Tuesday, October 30, 2007

Lincoln at Gettysburg

I have been reading Doris Kearns Goodwin's delightful bestseller, "Team of Rivals: the Political Genius of Abraham Lincoln." Ms. Goodwin's retelling of the 16th President's life and administration, which focuses on how Mr. Lincoln managed to build a functioning cabinet dominated by those who wanted his job and were quite certain they deserved it, makes for a magnificent read.

I just reached the point in the story at which Mr. Lincoln delivered the Gettysburg Address. Reading that speech again in light of the historical context which Ms. Goodwin so aptly sets up renewed my own understanding of why it is the greatest speech in American history. At a time when speeches frequently went on for hours, the President provided in two short minutes a statement of purpose for both the country and for the war.

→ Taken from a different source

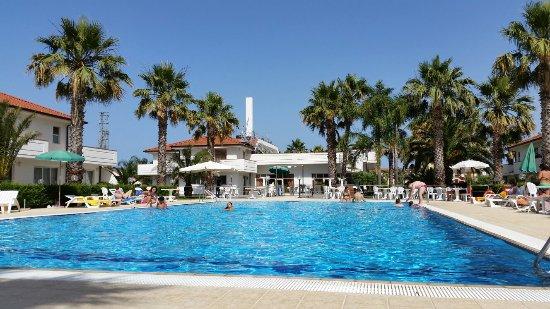 Fondachello, Italien: Week end trascorso in vero relax , posto ottimo con camere pulite , grandi ed accoglienti . La c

Addressing an audience at a battlefield filled with memories of carnage and death, Mr. Lincoln filled the speech with life, beginning it with a birth ("brought forth... a new nation, conceived in liberty") and ending it with a "rebirth of freedom." The new birth, he declared, provided the hope of something that would never perish (again, in contrast to the reminders of death all around) from the earth ("government of the people, by the people, for the people"). It is for that hope of new birth (grounded in the proposition of the earlier conception) that "these honored dead... gave the last full measure of devotion." Because of the greatness of both that sacrifice and that hope, we are told it is "for us to be dedicated to the great task remaining before us."

Is there another example in English of anyone saying so much in so little space? What a remarkable speech!